▸ Selected excerpt

I have worked a lot in computational linguistics, which is one of my favorite fields...
My first serious programming job led me to work on Correcteur 101 [http://www.documens.com/francais/produits_correcteurs.htm], a french grammar checker, at Machina Sapiens (now Documens [http://www.documens.com/francais/francais.htm].) I have contributed to many aspects of this software, more as a programmer than as a linguist, but I still had a chance to become very familiar with syntax dependency trees. Not that I would ever stop working with trees, in one way or another...
Later on, I worked a bit on multilingual software; a collaboration with Alis Technologies [http://www.alis.com/] which yielded a prototype of multilingual mailing agent named Lys (for SunOS), based on the ET++ [http://www.ubilab.com/publications/wei94.html] system, as modified for Unicode by André Weinand and Martin J. Dürst [http://www.w3.org/People/D%C3%BCrst/] . Martin helped me a lot to define the notion of font composition in the Lys project, and we published this work during the 7th Unicode conference.

▸ Record set
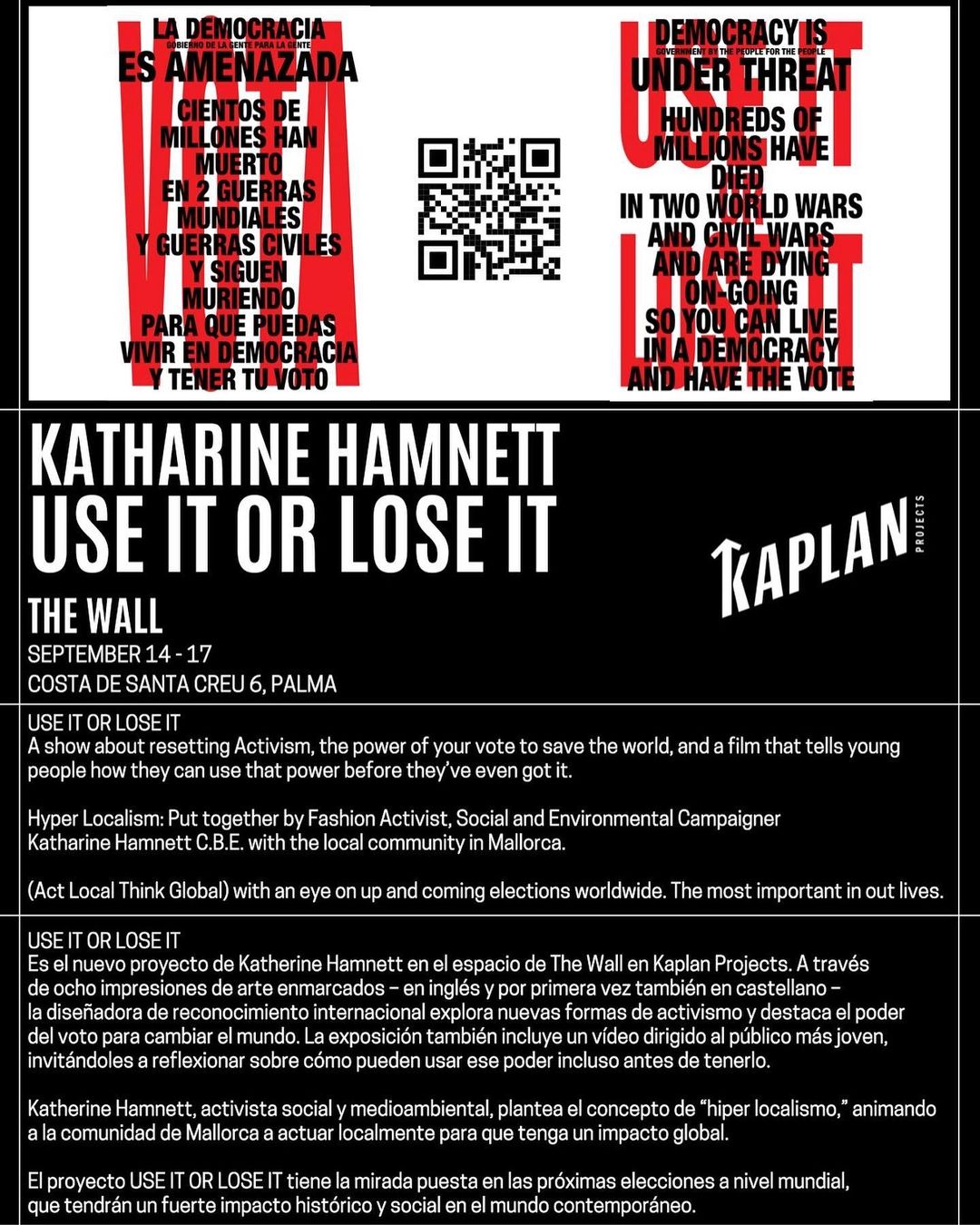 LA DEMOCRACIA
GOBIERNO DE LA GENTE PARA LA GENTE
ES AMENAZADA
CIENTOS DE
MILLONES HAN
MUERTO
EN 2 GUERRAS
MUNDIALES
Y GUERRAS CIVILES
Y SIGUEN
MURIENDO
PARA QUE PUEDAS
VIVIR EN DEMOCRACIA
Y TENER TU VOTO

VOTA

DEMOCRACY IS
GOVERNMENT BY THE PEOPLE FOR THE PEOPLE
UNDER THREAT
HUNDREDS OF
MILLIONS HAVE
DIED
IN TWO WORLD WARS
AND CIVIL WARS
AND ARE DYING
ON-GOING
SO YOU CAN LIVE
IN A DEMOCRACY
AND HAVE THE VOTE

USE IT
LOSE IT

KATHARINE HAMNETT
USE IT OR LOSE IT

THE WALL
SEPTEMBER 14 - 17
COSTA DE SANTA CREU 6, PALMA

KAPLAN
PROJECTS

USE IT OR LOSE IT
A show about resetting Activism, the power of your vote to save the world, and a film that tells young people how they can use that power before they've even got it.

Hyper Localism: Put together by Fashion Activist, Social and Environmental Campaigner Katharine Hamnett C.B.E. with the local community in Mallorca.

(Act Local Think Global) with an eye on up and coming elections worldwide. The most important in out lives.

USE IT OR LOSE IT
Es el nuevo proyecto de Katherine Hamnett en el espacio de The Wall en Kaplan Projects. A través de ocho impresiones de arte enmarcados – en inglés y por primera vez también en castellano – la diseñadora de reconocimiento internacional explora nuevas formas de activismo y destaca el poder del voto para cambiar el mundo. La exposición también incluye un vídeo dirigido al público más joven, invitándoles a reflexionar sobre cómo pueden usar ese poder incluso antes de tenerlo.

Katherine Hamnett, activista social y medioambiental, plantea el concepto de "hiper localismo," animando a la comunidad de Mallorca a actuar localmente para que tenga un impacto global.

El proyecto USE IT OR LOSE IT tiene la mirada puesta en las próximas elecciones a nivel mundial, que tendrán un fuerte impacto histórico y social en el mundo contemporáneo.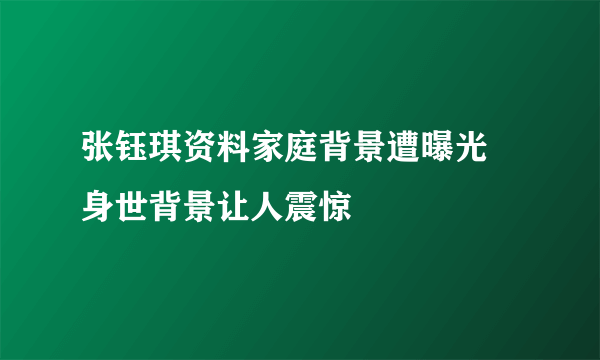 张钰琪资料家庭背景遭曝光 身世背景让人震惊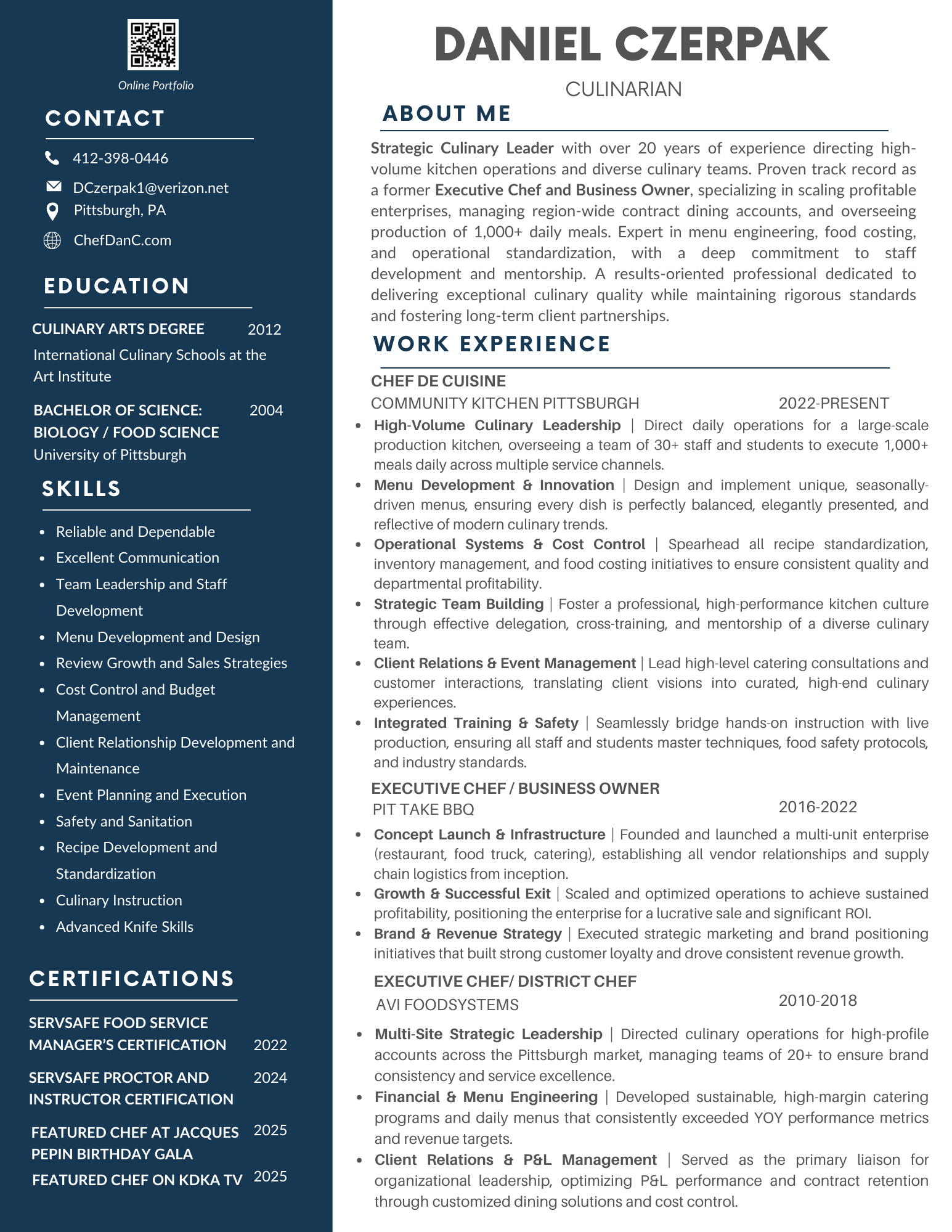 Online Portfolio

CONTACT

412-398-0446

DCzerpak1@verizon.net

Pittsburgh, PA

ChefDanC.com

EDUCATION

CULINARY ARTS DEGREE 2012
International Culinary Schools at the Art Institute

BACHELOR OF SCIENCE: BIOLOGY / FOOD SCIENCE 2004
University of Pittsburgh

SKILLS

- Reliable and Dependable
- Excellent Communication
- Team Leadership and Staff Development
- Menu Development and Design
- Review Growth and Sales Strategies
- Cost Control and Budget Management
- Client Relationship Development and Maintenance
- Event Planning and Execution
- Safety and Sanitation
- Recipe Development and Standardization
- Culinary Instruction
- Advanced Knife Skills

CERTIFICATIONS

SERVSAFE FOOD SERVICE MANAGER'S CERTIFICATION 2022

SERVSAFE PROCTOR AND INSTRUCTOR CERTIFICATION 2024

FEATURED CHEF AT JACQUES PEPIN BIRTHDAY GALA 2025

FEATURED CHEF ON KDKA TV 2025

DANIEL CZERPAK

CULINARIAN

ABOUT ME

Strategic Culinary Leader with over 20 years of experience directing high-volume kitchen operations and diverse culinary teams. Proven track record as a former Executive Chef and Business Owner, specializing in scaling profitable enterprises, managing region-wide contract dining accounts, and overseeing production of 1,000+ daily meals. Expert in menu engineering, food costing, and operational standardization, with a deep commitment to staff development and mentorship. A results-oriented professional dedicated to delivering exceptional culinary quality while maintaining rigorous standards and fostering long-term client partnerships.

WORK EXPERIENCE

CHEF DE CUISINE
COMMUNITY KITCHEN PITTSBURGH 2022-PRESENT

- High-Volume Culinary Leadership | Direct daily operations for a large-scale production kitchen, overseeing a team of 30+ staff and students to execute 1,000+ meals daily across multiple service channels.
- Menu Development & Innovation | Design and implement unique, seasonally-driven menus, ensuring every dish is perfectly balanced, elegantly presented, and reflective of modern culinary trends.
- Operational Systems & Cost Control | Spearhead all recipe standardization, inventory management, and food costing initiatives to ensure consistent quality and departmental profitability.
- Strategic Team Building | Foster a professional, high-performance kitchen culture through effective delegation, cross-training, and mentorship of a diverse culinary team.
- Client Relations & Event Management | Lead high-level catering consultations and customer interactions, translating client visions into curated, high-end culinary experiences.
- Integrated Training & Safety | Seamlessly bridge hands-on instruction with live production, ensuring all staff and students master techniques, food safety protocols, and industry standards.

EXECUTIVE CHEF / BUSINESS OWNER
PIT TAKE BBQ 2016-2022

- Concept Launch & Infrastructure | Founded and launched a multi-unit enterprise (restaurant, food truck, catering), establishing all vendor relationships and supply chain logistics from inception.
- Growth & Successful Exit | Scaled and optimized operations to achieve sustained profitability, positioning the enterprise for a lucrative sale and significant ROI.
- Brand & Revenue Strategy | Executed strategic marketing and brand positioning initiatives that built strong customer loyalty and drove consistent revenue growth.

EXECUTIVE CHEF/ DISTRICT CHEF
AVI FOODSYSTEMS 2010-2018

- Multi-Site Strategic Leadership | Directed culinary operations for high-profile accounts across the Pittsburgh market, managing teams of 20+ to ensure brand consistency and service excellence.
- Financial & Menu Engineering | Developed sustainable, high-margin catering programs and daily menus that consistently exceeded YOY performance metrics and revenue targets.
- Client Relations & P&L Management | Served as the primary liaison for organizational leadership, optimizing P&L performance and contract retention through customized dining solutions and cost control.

▸ To do
Continue the first-person account of work in computational linguistics, picking up after its last sentence rather than from the material.

▸ Output for this exercise
Then, I contributed to the design of an ambitious project of automatic translation with Anne Pelletier, at Logiciels Panteor inc. [http://www.panteor.com/] (later absorbed by Documens.) The project never saw the light of the day; a sad story. But I got to think a lot about semantic models.
Finally, I worked on a simplified model of anaphora, to improve the dialogue of an automated attendant, within Mitel Network [http://www.mitel.com/]'s Speak@Ease Messager [http://www.mitel.com/DocController?documentId=9808] project.
If I were to do any of this again, I would probably use constraint propagation systems, such as Mozart [http://www.mozart-oz.org/]...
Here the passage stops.